I think the problem is knowing how to define "life" and then working back to other possible implementations. As Douglas Adams framed it, "does it go squish if you step on it?"

As far as I know, the current thinking is still that life emerged (or arrived) only once on earth. One version of genetics, one implementation of life's basics, the eath-life basics. This makes it hard to generalize. It's also hard to speculate on the likelihood of such a seed event, on the basis of a single occurance. We have very little information, in Drake's equation terms, on the likelihood of life emerging given earth-like circumstances. Earth is obviously life-supporting. Why did it only happen once here, and so early in the game... As soon as the planet cooled.

For example, we could define life in terms of evolution, any evolutionary system with potential for a lot of complexity in the long term. ...we only have one example of this, earth life.

I think it's natural to start here, with earth life because that's all we know about and our speculations are very... speculative.
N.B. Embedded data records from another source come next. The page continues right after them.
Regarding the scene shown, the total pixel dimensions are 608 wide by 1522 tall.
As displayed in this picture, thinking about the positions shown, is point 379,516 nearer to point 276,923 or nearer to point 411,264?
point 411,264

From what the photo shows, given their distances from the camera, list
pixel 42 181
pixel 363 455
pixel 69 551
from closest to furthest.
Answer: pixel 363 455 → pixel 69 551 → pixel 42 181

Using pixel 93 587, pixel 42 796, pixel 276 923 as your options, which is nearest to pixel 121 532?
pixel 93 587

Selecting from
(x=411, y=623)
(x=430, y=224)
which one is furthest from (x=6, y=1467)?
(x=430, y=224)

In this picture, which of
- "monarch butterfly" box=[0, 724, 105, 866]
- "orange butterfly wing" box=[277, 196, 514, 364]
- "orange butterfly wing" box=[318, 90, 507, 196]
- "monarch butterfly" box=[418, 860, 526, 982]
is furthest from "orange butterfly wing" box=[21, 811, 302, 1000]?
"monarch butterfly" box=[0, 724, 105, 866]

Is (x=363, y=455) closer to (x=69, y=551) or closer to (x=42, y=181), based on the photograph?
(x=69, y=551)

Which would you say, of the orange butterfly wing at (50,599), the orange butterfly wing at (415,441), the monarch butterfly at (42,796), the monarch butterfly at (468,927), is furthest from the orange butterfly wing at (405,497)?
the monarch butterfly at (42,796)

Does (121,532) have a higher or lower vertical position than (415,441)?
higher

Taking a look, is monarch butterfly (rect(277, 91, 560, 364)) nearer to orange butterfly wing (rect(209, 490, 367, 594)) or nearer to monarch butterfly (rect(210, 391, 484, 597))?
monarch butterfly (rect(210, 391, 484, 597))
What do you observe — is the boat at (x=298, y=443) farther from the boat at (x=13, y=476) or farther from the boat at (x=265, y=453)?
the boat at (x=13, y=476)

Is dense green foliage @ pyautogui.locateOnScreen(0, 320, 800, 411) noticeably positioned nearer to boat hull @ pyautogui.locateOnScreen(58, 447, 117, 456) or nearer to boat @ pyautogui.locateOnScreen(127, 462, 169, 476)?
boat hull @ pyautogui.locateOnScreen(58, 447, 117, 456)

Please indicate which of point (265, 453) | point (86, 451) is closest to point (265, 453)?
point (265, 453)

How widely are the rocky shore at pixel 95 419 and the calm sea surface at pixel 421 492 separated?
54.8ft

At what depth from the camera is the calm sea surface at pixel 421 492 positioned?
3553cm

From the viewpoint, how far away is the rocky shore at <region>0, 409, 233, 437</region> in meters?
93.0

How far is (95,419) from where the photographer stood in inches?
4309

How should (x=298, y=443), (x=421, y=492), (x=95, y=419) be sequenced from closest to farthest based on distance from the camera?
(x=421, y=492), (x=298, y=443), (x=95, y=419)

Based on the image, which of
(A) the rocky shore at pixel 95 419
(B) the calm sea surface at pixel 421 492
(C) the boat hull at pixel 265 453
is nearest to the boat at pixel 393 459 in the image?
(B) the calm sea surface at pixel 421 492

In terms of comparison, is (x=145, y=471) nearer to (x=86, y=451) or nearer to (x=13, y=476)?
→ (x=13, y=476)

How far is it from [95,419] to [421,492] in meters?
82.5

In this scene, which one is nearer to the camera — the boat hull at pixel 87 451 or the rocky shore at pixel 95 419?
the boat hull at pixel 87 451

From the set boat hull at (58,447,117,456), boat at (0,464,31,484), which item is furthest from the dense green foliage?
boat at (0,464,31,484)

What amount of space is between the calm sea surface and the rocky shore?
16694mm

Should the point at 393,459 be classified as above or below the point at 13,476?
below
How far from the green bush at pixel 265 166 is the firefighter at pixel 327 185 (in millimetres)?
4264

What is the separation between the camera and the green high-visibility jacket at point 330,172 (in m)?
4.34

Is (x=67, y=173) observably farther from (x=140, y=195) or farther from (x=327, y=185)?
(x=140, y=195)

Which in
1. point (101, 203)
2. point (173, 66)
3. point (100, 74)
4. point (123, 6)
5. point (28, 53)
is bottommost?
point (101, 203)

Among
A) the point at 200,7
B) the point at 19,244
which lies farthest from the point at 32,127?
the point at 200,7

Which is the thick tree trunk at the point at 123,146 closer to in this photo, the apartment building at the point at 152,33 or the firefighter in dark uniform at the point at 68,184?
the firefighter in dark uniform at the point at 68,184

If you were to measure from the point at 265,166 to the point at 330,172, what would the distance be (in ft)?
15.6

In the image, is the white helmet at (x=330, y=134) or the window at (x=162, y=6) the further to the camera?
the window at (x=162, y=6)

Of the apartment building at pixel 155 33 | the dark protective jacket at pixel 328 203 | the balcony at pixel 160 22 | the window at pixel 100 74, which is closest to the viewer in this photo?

At least we know what we're looking for this way. Earth-life can survive X conditions, therefore life can. What conditions can other types survive, if they do or even can exist? Who knows.

A lot of mystery still. Even the emergence or pan-spermia question is wide open. Even within this information bubble of earth life.. we don't know how extreme life can get. We just know about stuff that evolved to survive the extreme conditions found on earth. It's plausible (even probable) that earth-life has the potential to go even further, if earth provided more extreme niches to adapt to.